What you have to do:
Copy the news brief on sanctions relief for Venezuela word for word, from its headline to its final sentence.

Extracted text:
Sanctions relief as tool for Venezuela -- WOLA (June 7, 2019)
News Briefs
Venezuela
- There is increasing evidence that U.S. sanctions relief is a useful tool for sowing dissent among key allies of Venezuela's Maduro administration, according to a new WOLA analysis. U.S. officials are emphasizing potential relief for government officials who turn on the regime, a shift WOLA notes helps create "off ramps" for officials looking to support a transition. "Though offering sanctions relief to individuals emerges as a dominant tool of the U.S. government strategy in Venezuela, it remains to be seen how effective such offers can be at lowering exit costs for individuals. ... A transition of any sort will have to rely on strategies of reducing exit costs for Venezuelan elites. But doing so will require credible offers in an environment in which a transition is increasingly being framed as a zero-sum game for these figures."

Material provided:
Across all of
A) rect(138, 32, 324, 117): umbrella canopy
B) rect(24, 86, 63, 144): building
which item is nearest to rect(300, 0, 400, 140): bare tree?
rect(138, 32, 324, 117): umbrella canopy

Answer below:
Sanctions relief as tool for Venezuela -- WOLA (June 7, 2019)
News Briefs
Venezuela
- There is increasing evidence that U.S. sanctions relief is a useful tool for sowing dissent among key allies of Venezuela's Maduro administration, according to a new WOLA analysis. U.S. officials are emphasizing potential relief for government officials who turn on the regime, a shift WOLA notes helps create "off ramps" for officials looking to support a transition. "Though offering sanctions relief to individuals emerges as a dominant tool of the U.S. government strategy in Venezuela, it remains to be seen how effective such offers can be at lowering exit costs for individuals. ... A transition of any sort will have to rely on strategies of reducing exit costs for Venezuelan elites. But doing so will require credible offers in an environment in which a transition is increasingly being framed as a zero-sum game for these figures."